Interesting question! As with many things in life, my fantasy and
my reality don’t exactly match up where mornings are concerned. In a dream world, my mornings would start
like this:
I'd
have gone to bed and woken up at the same times consistently enough that I'd
wake up to the morning light at 7:30 am on my own (no alarms and no children
pestering me yet). I would have half an hour to check the headlines on my
phone (local papers and Facebook) and write about any dreams in my journal.
Then I'd throw on some slippers and pad out to the kitchen where I would
start some water heating for tea and pop a bagel in the toaster. I would enjoy my tea and bagel in solitude while
looking over the calendar and planning out the day. A nice hot shower
would follow, and I would emerge dressed and ready for the day to find my two
boys also dressed, fed, and ready for the day.
Reality looks more like this:
My
oldest son wakes up around 6:50 am and starts an audiobook on a volume that
could wake the dead, which, unsurprisingly, succeeds at waking up his younger
brother. The toddler then starts kicking me (literally, kicking me) to
get out of bed at 7:30. He is generally not tired enough to coax back to
sleep but too tired to not be grumpy, or even walk to the kitchen himself, or
so he claims. After dragging myself away from my kicking, grumbling,
grabby-hands toddler to get out of bed, I shuffle down the hall to start some
tea. Both boys start in asking to have cookies for breakfast, or at least
a fresh batch of pancakes. Because pancakes (made with almond flour) have
more nutritional value than cookies, I compromise on pancakes with a side of
eggs. The boys fight over toys while I destroy the kitchen, spilling
pancake batter everywhere and burning myself on the griddle. After the
pancakes are devoured and the eggs are pushed around the plate for 15 minutes,
I give up trying to give them a healthy start to the day, eat the leftovers,
and head for the bedroom to get dressed. My shower is interrupted by two
new arguments over how to play racing games and whether the monsters they are
hunting are zombies or mummies, as well as a phone call from a solicitor that
my son picked up and thinks is important enough for me to electrocute myself in
the shower over. When the water runs cold, I quickly rinse my hair and
climb out to find the dog has drug my towel across the bathroom to make it his
bed. Dripping wet and cold, I dig a new towel out of the cabinet to dry off,
and find that the clothes I've laid out on the bed are now a crumpled mess
because the bed was actually a battlefield in my boys' imaginary apocalypse.

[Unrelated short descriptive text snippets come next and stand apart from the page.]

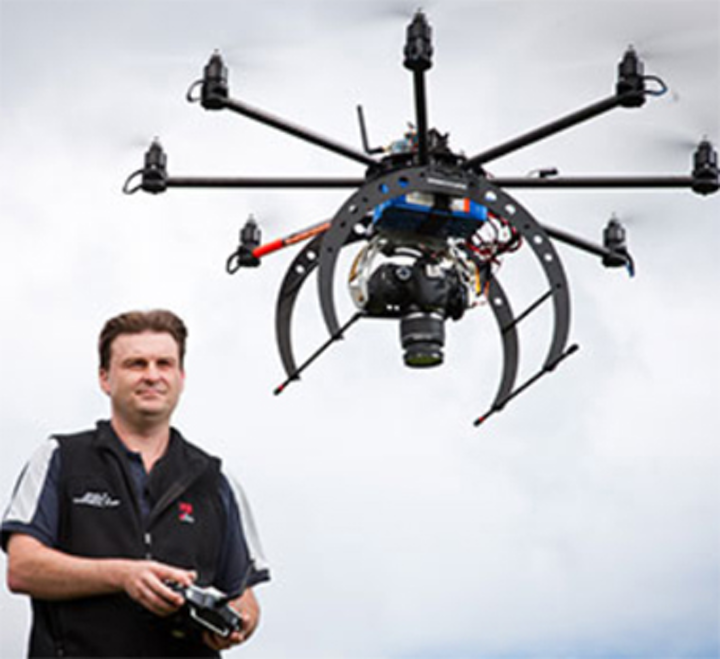 Unmanned aircraft to capture hyperspectral images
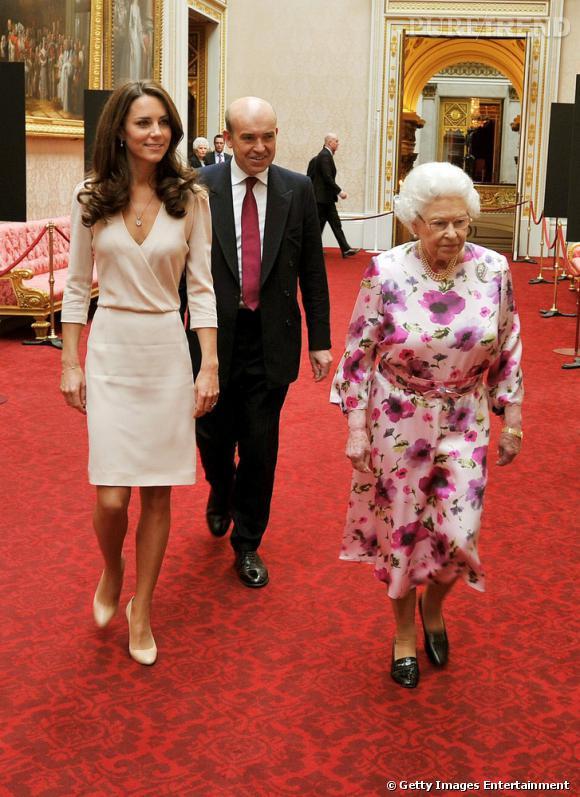 Kate Middleton aurait-elle de l'influence à Buckingham Palace ? Bientôt un défilé de mode au palais !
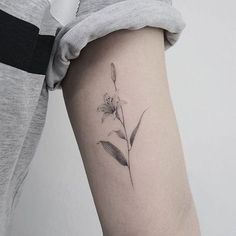 Lily Studiobysol _ via Tiger Lilly Tattoo, Lilly Flower Tattoo, Lillies Tattoo, Daffodil Tattoo, Flower Tattoos, Rose Tattoos, Tattoos Skull, Sun Tattoos, Sleeve Tattoos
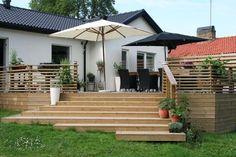 Recycled Wood Pergola - Terrasse Store Pergola - Vertical Wood Pergola - Second Floor Terrace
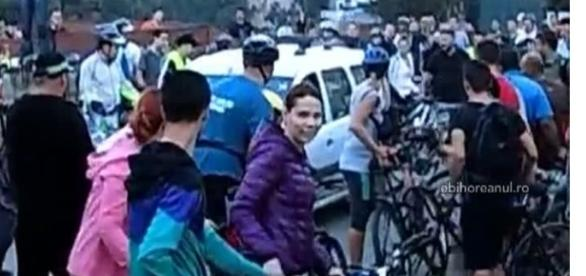 un șofer vrea să treacă peste bicicliști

I shoo them out to dress in privacy, which gives me just enough time to
get one leg in my jeans before the dog and toddler run back into the room to
hide under my feet from the ferocious monster chasing them. I trip and
land on the dog, while the toddler yells at me for not being a strong enough fort
to keep him safe and the oldest boasts with a victory dance on top of the bed.
I suggest they go put their own clothes on for the day while I finish
getting myself dressed, and they run off, not to find clean clothes but to
avoid having to put on clothes at all. By the time I'm dressed and can
wrestle the kids into clothing, I'm already exhausted and ready for a nap.
Oh well.
Someday I’ll get to have those peaceful mornings I want right now. And when I do, I’ll probably spend some of
that time remembering, with a distinct and presently unimaginable fondness,
these crazy mornings I spend with my growing little boys. So despite feel
exhausted more often than not, and struggling more than I would care to, I’m
going to aim for finding joy amidst the chaos.
I’ll seek to cherish the little feet on my back, the creativity of imaginative
games, and the exultation in boyish voices when their pancakes are ready to eat
and their battles are won. And I’ll work
to join the chorus with my own voice of excitement and appreciation for the
little things in life.
So how about you? How would
you like to start your mornings? And how
closely do your dream mornings match your daily reality?